- _Text segment_:
BEGIN
However, Enugu Electricity Distribution PLC (EEDC) said out of 3,650MW generated as of January 18, 2023, at 12:30 am, allocation to its network was 268MW, which will be distributed across Abia, Anambra, Ebonyi and Enugu, and Imo states.
Adbulazeez Abdullahi, Head of Corporate Communication, Kaduna Electric in a statement also confirmed the poor load allocation.
He confirmed that some areas under its network will experience disruption while others will enjoy near-uninterrupted supply, adding that some customers in part of the Kaduna metropolis will observe near-uninterrupted supply despite low generation.
According to him, in order to safeguard the national grid from the risk of collapse some feeders are being supplied uninterrupted power as directed by the System Operator so that in the event of a disturbance, the national grid can be saved from collapse.
Abdullahi further said residents of Kinkinau, Zango, Kinkinau GRA, Musabaqa, and Yantukwane, under Tudun Wada Area office as well as customers in Asikolaye, Unhuwan Muazu, Sabon Gari, Unguwan Sanusi, and Rigasa under Rigasa Area Office and customers in Mando who have also been experiencing.
END
- _Requirement_:
Continue the news report on low electricity allocation to Nigerian distribution companies from where it stops.

- _Data records_:
BEGIN
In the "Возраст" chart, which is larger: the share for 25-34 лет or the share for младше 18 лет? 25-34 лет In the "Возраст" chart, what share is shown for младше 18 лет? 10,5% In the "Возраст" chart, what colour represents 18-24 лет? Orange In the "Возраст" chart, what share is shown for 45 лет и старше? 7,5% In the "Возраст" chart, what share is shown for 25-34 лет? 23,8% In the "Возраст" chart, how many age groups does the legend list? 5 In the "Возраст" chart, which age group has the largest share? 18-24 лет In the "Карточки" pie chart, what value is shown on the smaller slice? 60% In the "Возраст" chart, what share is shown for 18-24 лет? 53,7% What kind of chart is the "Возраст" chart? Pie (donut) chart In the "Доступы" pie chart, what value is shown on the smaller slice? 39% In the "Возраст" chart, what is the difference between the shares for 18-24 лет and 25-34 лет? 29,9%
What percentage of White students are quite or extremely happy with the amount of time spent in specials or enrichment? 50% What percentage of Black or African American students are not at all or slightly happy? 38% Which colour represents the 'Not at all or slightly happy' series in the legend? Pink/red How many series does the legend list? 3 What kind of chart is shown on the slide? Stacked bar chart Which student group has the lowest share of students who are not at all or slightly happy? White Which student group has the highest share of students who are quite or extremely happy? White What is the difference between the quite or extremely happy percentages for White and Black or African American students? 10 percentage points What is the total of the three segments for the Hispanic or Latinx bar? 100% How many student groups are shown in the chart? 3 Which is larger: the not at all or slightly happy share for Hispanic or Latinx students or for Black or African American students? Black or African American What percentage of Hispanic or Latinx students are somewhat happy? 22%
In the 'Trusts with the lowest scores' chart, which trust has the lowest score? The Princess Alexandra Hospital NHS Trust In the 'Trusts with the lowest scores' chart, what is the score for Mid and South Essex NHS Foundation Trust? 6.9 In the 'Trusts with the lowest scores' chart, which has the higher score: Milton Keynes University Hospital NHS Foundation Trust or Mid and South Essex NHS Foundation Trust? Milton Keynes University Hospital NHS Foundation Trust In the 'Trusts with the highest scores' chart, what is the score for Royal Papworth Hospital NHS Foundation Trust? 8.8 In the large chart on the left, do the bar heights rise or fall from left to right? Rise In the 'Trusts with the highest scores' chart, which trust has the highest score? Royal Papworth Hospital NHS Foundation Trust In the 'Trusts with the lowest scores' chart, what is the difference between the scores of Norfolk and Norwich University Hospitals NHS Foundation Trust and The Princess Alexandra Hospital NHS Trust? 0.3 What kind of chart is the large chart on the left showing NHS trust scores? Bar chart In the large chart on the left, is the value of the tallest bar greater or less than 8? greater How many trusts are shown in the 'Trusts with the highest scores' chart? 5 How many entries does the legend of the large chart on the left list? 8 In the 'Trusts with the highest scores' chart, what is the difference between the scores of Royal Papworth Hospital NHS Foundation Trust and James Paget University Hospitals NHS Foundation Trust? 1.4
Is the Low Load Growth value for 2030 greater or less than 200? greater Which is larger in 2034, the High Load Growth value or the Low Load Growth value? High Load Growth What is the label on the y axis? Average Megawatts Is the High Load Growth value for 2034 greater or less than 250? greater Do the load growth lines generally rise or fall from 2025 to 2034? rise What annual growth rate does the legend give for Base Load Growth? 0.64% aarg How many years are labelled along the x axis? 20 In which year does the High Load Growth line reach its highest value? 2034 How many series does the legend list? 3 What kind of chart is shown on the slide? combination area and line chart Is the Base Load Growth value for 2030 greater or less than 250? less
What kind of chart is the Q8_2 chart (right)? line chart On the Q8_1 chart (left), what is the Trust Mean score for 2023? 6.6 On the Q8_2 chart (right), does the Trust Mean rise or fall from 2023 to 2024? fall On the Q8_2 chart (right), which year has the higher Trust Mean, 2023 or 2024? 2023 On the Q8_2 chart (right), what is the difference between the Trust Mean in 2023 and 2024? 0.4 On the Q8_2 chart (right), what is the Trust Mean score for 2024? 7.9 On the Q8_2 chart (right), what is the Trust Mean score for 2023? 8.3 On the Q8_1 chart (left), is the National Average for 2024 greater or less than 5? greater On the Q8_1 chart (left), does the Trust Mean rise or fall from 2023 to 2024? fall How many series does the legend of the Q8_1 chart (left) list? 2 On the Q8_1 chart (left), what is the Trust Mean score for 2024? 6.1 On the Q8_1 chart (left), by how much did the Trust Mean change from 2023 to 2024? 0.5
END
- _Written response_:
The reason according to him was due to inadequate supply to customers feeding from Yantukwane 1KV Band B feeder, Unguwan Muazu 11 KV Band D feeder, and Manfo 11KV Band B feeder due to the need for TCN to maintain the right frequency that will stabilise the national grid to avoid collapse.
He confirmed that TCN in an attempt to avoid another grid collapse has shut down the supply to the 33KV kinkinau injection sub-station that feeds the two 11KV feeders.
Kaduna Electric stated that the challenge was due to inadequate power generation Nationwide also accentuated the problem.
He said the DisCo and TCN are working to find a lasting solution that will see an improved supply to the affected communities. Other customers affected include Zaria and Barnawa Area offices.
Dr. Joy Ogaji, Association of Power Generation Companies (APGC) Managing Director, in a statement released to the media, confirmed that supply from generation to the grid system declined due to inadequate payment by the market operators.
She confirmed that the debt that the Nigerian Bulk Electricity Trading Company (NBET) is owing GenCos is over N1 trillion.
The APGC MD further explained that by Gencos’ contract, the outstanding falls into different categories, adding that it is also payment on Capacities made available and tested by NBET annually.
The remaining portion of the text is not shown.